Contributing

We warmly welcome you to contribute your feedback, code improvements, suggestions, and questions on the Neural Data Simulator. Please contribute to NDS by creating GitHub issues or by submitting pull requests.

Reporting issues

Feel free to open an issue if you would like to discuss a new feature request or report a bug. When creating a bug report, please include as much information as possible to help us reproduce the bug as well as what the actual and expected behavior is.

Contributing code

If you’ve already setup your development environment and are able to run the make targets for linting and running unit tests, you can skip to the code requirements and conventions section.

Preparing your environment

Start by cloning the repository:

git clone https://github.com/agencyenterprise/neural-data-simulator.git
cd neural-data-simulator

This project requires Python >=3.9 and <3.12 to be installed. You can find the Python version you have installed by running python --version in a terminal. If you don’t have Python installed or are running an unsupported version, you can download a supported version from python.org.

We use poetry to manage dependencies and virtual environments.

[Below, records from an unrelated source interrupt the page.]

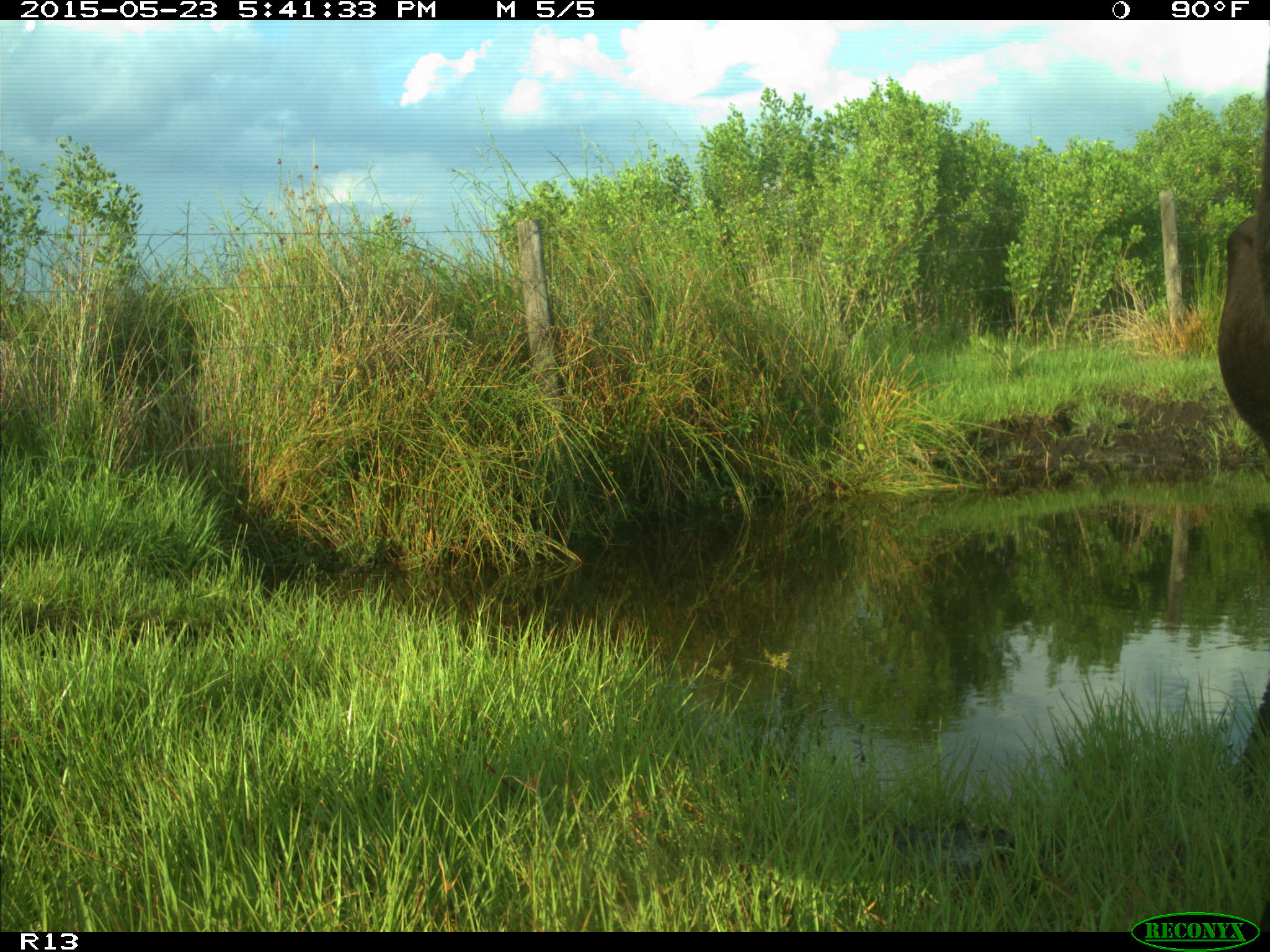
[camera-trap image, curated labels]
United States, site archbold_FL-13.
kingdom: Animalia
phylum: Chordata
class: Mammalia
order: Artiodactyla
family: Bovidae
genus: Bos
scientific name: Bos taurus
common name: domestic cow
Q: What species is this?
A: Bos taurus (domestic cow).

Follow the instructions from poetry’s documentation to install it if you don’t have it on your system.

Install the dependencies by running the following command in a shell within the project directory:

poetry install

This will resolve and install the dependencies from poetry.lock and will install the neural-data-simulator package in editable mode.

Note

On Windows you might have to install Microsoft C++ Build Tools - Visual Studio to run the command above successfully.

To bootstrap configurations, models and sample data, run:

poetry run nds_post_install_config

Additionally, you will need to install LSL. This can be done by running:

# on Linux/WSL
conda install -c conda-forge liblsl

# on macOS
brew install labstreaminglayer/tap/lsl

# on Windows
# the python package should be installed automatically by pip when installing the dependencies.

On Windows, the Microsoft Visual C++ Redistributable has to be installed.

For building the documentation or running spellchecking you will need to install the enchant C library if it’s not already installed on your system. To do this please follow the instructions on the pyenchant documentation page.

Using the environment

If you are not already using a virtual environment, poetry will create one for you by default. You will need to use this virtual env when using or working on the package.

You can do that in one of two ways:

  1. Activate the environment directly via:

    poetry shell
    

    Note

    On Windows, if not using the Windows Subsystem for Linux (WSL), you will need to enable Powershell to execute scripts via Set-ExecutionPolicy.

    Before executing poetry shell, open a Powershell window as administrator and run:

     Set-ExecutionPolicy RemoteSigned
    

    Now you are able to execute scripts that use the python environment, like:

    encoder
    
  2. Alternatively, you can prepend poetry run to any python or poetry command in order to run the command within the virtual environment instead of needing to activate the environment. Example:

    poetry run encoder
    

Note

By default, the encoder expects to consume an LSL stream, if you prefer to read from a file set this configuration.

If you are already using your own virtual environment, you should not need to change anything.

Process

Versioning

NDS uses semantic versioning to identify its releases.

We use the release on push github action to generate the new version for each release. This github action generates the version based on a pull request label assigned before merge. The supported labels are:

  • release-patch

  • release-minor

  • release-major

  • norelease

Automatic release

Merged pull requests with one of the labels release-patch, release-minor or release-major will trigger a release job on CI.

The release job will:

  1. generate a new package version using semantic versioning provided by release on push

  2. update the pyproject.toml version using poetry

  3. commit the updated pyproject.toml file using the git-auto-commit action

  4. push the package to pypi using poetry publish

  5. build a new docker image and tag it with the previously generated semantic version

Pull requests merged with the tag norelease will not trigger any of the actions listed above.

Code requirements and conventions

Note

The following commands require GNU make to be installed, on Windows you can install it with Chocolatey: choco install make

Before opening a pull request, please make sure that all of the following requirements are met:

  1. all unit and integration tests are passing:

    make test
    
  2. the code is linted and formatted:

    make lint
    
  3. spelling is checked:

    make spellcheck
    
  4. the documentation builds without warnings:

    make htmldoc
    
  5. type hinting is used on all function and method parameters and return values, excluding tests

  6. docstring usage conforms to the following:

    1. all docstrings should follow PEP257 Docstring Conventions

    2. all public API classes, functions, methods, and properties have docstrings and follow the Google Python Style Guide

    3. docstrings on private objects are not required, but are encouraged where they would significantly aid understanding

  7. testing is done using the pytest library, and test coverage should not unnecessarily decrease.